None of this nonsense was true and none of it was supported by anything in the Bible but they stood their ground and treated us like we were selling drugs. This was my first real exposure to false beliefs and hysteria running through the Christian community and ever since then I have taken a hard line against those who stir up trouble becuase they don't like something instead of standing on what the Bible says. Like most things within Christianity it's pretty simple: If you can't back up your beliefs with Scripture then you are wrong and you need to reevaluate your position. Unfortunately we still see this behaviour today; but with different bogymen now.

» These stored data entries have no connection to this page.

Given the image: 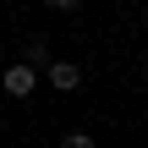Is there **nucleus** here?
I'll return each instance as SVG.
<instances>
[{
  "instance_id": "obj_1",
  "label": "nucleus",
  "mask_w": 148,
  "mask_h": 148,
  "mask_svg": "<svg viewBox=\"0 0 148 148\" xmlns=\"http://www.w3.org/2000/svg\"><path fill=\"white\" fill-rule=\"evenodd\" d=\"M0 88H5V93H11V99H27V93H33V88H38V71H33V66H22V60H16V66H5V77H0Z\"/></svg>"
},
{
  "instance_id": "obj_2",
  "label": "nucleus",
  "mask_w": 148,
  "mask_h": 148,
  "mask_svg": "<svg viewBox=\"0 0 148 148\" xmlns=\"http://www.w3.org/2000/svg\"><path fill=\"white\" fill-rule=\"evenodd\" d=\"M44 71H49V88H60V93H71L82 82V66H71V60H49Z\"/></svg>"
},
{
  "instance_id": "obj_3",
  "label": "nucleus",
  "mask_w": 148,
  "mask_h": 148,
  "mask_svg": "<svg viewBox=\"0 0 148 148\" xmlns=\"http://www.w3.org/2000/svg\"><path fill=\"white\" fill-rule=\"evenodd\" d=\"M49 60H55V55H49V44H44V38L22 44V66H33V71H38V66H49Z\"/></svg>"
},
{
  "instance_id": "obj_4",
  "label": "nucleus",
  "mask_w": 148,
  "mask_h": 148,
  "mask_svg": "<svg viewBox=\"0 0 148 148\" xmlns=\"http://www.w3.org/2000/svg\"><path fill=\"white\" fill-rule=\"evenodd\" d=\"M60 148H93V137H88V132H66V137H60Z\"/></svg>"
},
{
  "instance_id": "obj_5",
  "label": "nucleus",
  "mask_w": 148,
  "mask_h": 148,
  "mask_svg": "<svg viewBox=\"0 0 148 148\" xmlns=\"http://www.w3.org/2000/svg\"><path fill=\"white\" fill-rule=\"evenodd\" d=\"M44 5H55V11H71V5H77V0H44Z\"/></svg>"
}]
</instances>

Despite the trouble we did manage to promote the concert and I was able to put a production team together. Petra's people patiently explained what needed to be done and ended up teaching me project management and how to run an effective concert. By the concert date I had all the people I needed and every task had been completed. We were ready for the concert. Petra's equipment truck showed up at 9am and we met Woz, the stage manager, and a couple of other roadies. We had plenty of people and load-in went smoothly even though it was a Thursday and the school was full of students. Some of them came into the auditorium to study and Woz eventually told us we needed to clear the room so there wouldn't be any injuries if something fell over. We closed the doors and finished setup of all the sound and lighting equipment, regularly telling new interlopers that they could not enter the auditorium.
Sound check was scheduled for 3pm but we hadn't seen the band all day. When it started to look like they were going to be late for their sound check I asked Woz where Petra was. He replied that they had arrived a couple of hours earlier but I had asked them to leave when they walked in to the auditorium. I had never actually seen the guys in Petra before and hadn't recognized them when they were standing right in front of me. I had just kicked my favorite band out of the building they were supposed to be playing in. Not a good way to meet the band! I later found out that they thought the whole thing was funny and had actually left to get something to eat.
The concert itself went very well. We only had around 300 people there but they were excited and Petra played their hearts out. The Gospel was presented and several people walked down the aisle at the invitation. I had a good discussion with two of them. I talked to the band for awhile and load-out started after that. We had enough people to cover every job and finished all tasks on schedule. The band drove to their next gig and the tired crew went home. It was a great evening even though we had a few protesters out front. A few months after this concert Petra became hyper-popular and went from small concerts like ours to arenas and festivals.
I thought this had been a one time deal but this was the first of many concerts I would be producing.